§ Exercise
Extract every line in the records below that contains the string "clothes". The match is case-sensitive.

§ Material provided
* * * *

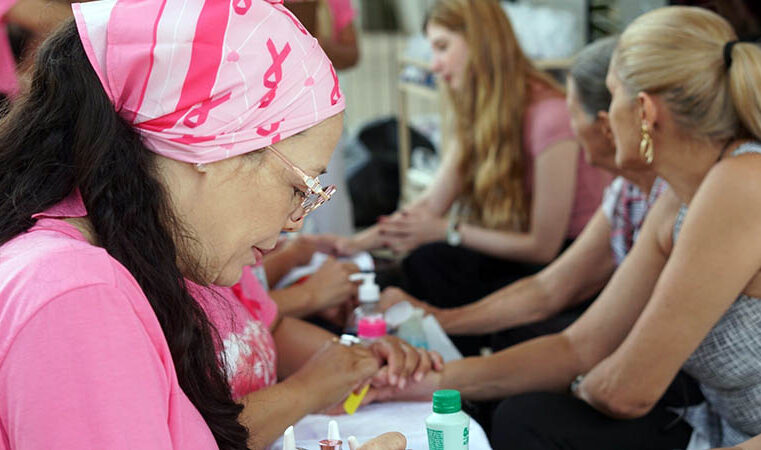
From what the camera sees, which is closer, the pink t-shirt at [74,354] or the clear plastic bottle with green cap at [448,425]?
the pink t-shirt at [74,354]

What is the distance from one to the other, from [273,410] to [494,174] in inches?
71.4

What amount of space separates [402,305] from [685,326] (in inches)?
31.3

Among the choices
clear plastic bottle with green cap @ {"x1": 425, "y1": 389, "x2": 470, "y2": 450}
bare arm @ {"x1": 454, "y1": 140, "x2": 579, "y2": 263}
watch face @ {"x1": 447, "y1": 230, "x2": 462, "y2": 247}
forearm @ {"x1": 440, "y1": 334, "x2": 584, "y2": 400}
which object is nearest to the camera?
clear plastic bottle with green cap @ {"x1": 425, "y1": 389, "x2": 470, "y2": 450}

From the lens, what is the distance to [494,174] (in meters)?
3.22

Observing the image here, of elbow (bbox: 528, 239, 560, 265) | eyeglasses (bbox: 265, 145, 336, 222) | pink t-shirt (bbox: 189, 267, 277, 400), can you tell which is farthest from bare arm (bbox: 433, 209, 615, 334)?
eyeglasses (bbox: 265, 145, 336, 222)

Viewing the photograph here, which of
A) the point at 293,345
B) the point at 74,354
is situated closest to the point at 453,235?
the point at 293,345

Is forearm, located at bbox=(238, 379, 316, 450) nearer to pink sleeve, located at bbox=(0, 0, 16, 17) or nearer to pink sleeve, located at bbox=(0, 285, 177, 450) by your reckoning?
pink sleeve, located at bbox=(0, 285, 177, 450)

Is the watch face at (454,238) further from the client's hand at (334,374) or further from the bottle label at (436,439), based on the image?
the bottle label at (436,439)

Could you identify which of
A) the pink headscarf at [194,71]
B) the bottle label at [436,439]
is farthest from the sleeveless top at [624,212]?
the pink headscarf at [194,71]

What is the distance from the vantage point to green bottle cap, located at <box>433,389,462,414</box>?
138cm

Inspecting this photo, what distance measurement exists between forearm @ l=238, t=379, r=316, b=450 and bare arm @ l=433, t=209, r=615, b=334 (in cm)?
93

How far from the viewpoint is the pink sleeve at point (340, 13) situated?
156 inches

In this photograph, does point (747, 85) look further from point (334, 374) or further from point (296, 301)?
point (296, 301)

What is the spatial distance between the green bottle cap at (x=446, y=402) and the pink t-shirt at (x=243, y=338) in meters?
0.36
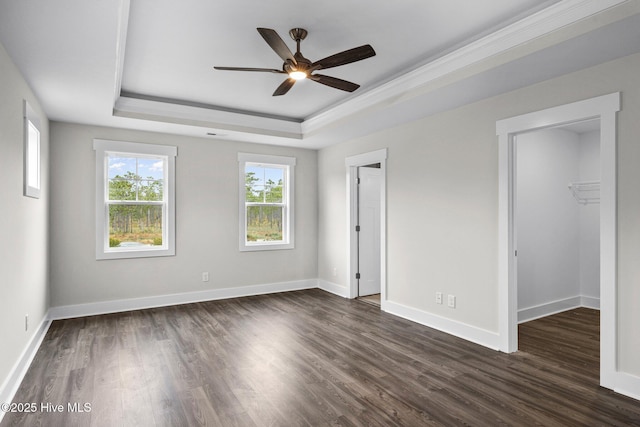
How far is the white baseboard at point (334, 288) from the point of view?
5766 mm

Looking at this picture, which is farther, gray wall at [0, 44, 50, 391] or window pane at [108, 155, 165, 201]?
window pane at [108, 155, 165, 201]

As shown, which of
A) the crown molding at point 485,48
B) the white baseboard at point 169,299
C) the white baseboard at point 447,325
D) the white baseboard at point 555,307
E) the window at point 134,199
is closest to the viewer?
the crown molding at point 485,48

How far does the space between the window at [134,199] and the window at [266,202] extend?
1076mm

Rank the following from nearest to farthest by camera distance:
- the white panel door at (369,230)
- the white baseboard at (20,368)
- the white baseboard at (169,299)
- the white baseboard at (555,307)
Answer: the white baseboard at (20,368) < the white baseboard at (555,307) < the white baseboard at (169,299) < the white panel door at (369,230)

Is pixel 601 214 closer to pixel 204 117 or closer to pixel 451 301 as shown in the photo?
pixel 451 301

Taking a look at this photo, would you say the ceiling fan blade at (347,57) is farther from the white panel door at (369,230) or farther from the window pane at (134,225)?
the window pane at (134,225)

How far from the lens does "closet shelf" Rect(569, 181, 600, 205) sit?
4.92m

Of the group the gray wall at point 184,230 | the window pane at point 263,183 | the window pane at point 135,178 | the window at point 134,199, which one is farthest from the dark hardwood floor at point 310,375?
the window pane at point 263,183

* * * *

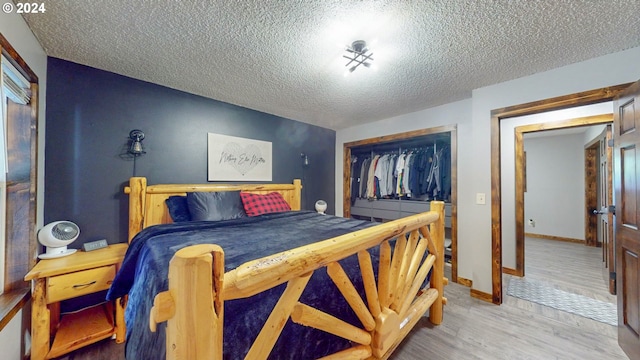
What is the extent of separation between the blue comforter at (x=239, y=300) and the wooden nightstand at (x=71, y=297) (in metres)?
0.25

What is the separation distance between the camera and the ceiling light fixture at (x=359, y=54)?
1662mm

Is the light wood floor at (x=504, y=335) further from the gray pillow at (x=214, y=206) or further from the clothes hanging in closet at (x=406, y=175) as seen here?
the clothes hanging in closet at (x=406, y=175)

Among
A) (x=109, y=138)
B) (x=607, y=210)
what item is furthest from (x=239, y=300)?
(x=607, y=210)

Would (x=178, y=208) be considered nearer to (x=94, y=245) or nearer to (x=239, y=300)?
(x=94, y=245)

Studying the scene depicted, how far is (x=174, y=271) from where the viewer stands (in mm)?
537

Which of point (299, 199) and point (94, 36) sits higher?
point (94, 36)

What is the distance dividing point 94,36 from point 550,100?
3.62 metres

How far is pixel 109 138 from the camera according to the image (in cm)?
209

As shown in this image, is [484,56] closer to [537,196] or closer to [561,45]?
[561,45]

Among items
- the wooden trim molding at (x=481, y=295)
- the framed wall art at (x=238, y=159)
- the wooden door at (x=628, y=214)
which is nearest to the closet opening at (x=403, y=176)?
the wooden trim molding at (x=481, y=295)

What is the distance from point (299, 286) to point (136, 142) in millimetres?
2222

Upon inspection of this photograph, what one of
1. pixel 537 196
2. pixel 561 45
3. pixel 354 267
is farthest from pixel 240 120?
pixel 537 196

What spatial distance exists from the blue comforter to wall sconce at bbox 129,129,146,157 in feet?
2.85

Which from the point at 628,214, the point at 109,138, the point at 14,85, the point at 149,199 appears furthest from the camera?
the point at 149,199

* * * *

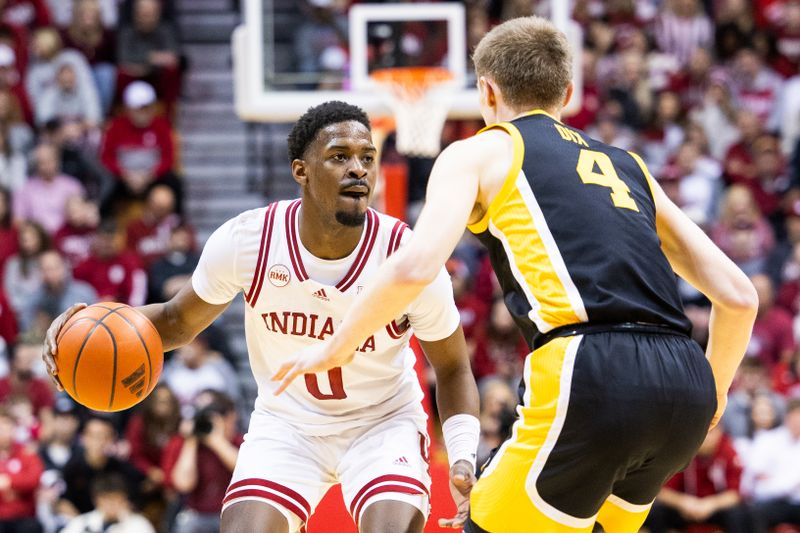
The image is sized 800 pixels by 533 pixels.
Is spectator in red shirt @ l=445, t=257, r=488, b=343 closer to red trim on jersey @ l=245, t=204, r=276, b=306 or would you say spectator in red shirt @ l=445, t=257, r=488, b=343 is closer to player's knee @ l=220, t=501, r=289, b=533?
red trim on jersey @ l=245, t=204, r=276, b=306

* * * *

§ Written answer
Is the light wood floor at (x=504, y=335) further from the gray pillow at (x=214, y=206) or further from the clothes hanging in closet at (x=406, y=175) as seen here?
the clothes hanging in closet at (x=406, y=175)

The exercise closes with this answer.